A insinuada advertência fala de dois perfis de profissional, alguém que, na carteira assinada, demonstra ter sido constante
num determinado emprego e outro
que se compararia a uma “abelha,” i.e., alguém
que não parava
nas fábricas por onde andou trabalhando, daí a metáfora da “abelha” Veja-se a conotação
que imprime o autor do texto, de nome Alexandre Marcondes Filho, a qual está intimamente
ligada à atividade do operário. O
tom burocrático do
texto é bem explícito na sua intenção de ser a Carteira Profissional um
instrumento de identidade e
de recomendação, boa ou
negativa, a um eventual patrão
ou empregador privado ou
público. Tanto é que, a nova
Carteira Profissional que tirei no Rio de Janeiro, em 1971, ainda
repete aquele texto de advertência de Alexandre Marcondes
Filho.
Retomando o núcleo
deste artigo, devo
reafirmar que o meu período
de estudos primários
foi bem confuso, bem
mutável. Não gostava de nenhum lugar por onde
transitei como nômade acompanhado de meus irmãos
já mencionados.
Tampouco sei por
que houve tantas mudanças.
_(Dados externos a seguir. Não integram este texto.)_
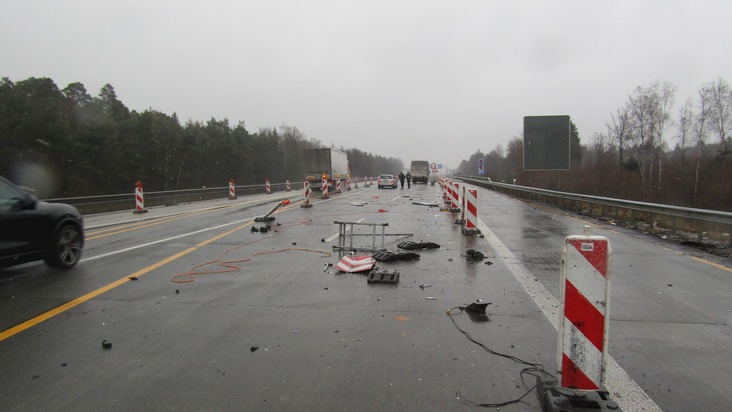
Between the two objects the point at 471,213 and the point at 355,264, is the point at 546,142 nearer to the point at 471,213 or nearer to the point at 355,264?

Tempos
depois, já no ginásio e muito feliz, por sinal, jamais levantei esse assunto
com meu pai, com quem confidenciava
com muita frequência em seu quarto-biblioteca – quarto que teve
um relevo especial pra minha
formação de adolescente chegado
a leituras e aos estudos
das minhas áreas preferidas, de resto passagem de minha vida já narrada tendo como cenário doméstico meu
pai sentado na rede e eu, ao pé
dele, com um pente passando-lhe
pela parte superior da cabeça
que começava a ficar grisalha.
Nas minhas reminiscências da infância, há esse gap de entendimento e percepção sobre
como se processou a minha formação de leitura, de domínio
dessa competência. Creio, por outro lado, que ela está
muito conexionda ao aprendizagem da leitura, a qual pode ser por deficiências
minhas como provavelmente pode ter origem na timidez que,
em assuntos de
estudos, tanto me atrapalhou.
Infiro que talvez tenha sido ainda
por falta de tato
pedagógico-didático de
professoras que cuidaram de mim, das quais não tenho
boas lembranças do tipo que a
maioria das pessoas definem, com
justiça, com muito carinho e afeto: “Oh, minha querida!
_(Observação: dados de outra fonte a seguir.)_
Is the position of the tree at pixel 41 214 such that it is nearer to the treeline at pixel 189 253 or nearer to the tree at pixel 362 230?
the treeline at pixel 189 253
professora primária!” de nome tal.
Comigo não houve isso, o que me sobrou
de relembrança me remete a certas passagens de Graciliano Ramos
com
respeito aos seus pais e, assim, não
diretamente relacionadas aos
estudos.
Em compensação,
quando fui estudar no Domício(nome famoso e popular pelo qual ficou conhecido o Ginásio "Des. Antonio Costa," em Teresina, Piauí),
acompanhado ainda pelos
meus dois irmãos,
Sonia e Winston, e ainda cursando
o primário, houve uma repentina
mudança de minha visão da escola. Ainda não
era aquela que experimentei ao
cursar o período preparatório do admissão ao ginásio, cujos
exames me proporcionaram momentos profundas de contentamento e de alegria
de estar de bem com os
estudos e com a vontade incoercível e prosseguir meus estudos ginasianos.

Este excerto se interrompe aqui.